◆ **Your assignment**
Could you print the stretch of lines below from the one with "SP 467R, restringimento" through the one with "プレミアムスクエアケース with MagSafe［", exactly as they stand and without any pictures?

(Provided data begins)

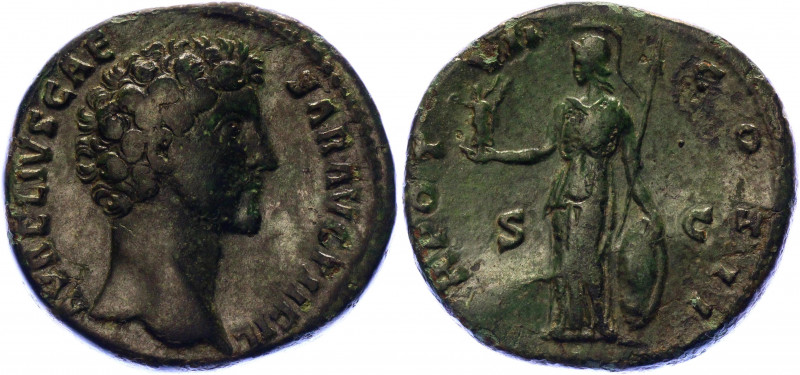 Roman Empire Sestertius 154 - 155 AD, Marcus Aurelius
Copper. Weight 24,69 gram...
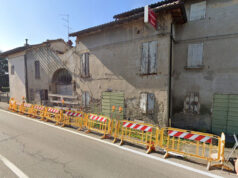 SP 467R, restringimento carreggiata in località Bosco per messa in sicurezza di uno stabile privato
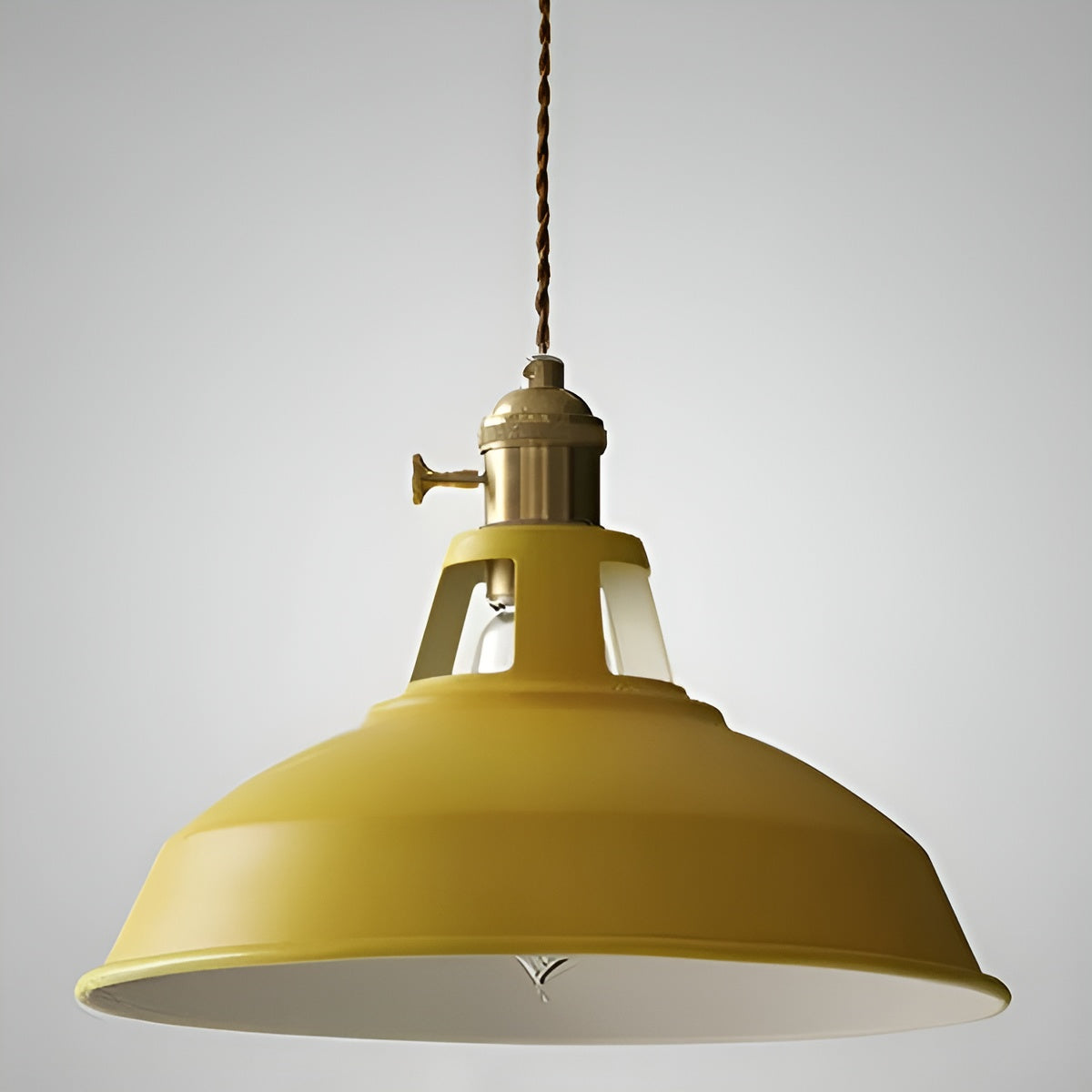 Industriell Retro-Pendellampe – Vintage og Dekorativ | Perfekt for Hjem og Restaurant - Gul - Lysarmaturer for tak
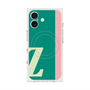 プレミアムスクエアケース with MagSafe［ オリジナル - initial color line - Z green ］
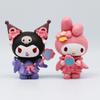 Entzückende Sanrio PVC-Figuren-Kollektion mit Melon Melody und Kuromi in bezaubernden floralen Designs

(Provided data ends)

◆ **Answer to this task**
 SP 467R, restringimento carreggiata in località Bosco per messa in sicurezza di uno stabile privato
 Industriell Retro-Pendellampe – Vintage og Dekorativ | Perfekt for Hjem og Restaurant - Gul - Lysarmaturer for tak
 プレミアムスクエアケース with MagSafe［ オリジナル - initial color line - Z green ］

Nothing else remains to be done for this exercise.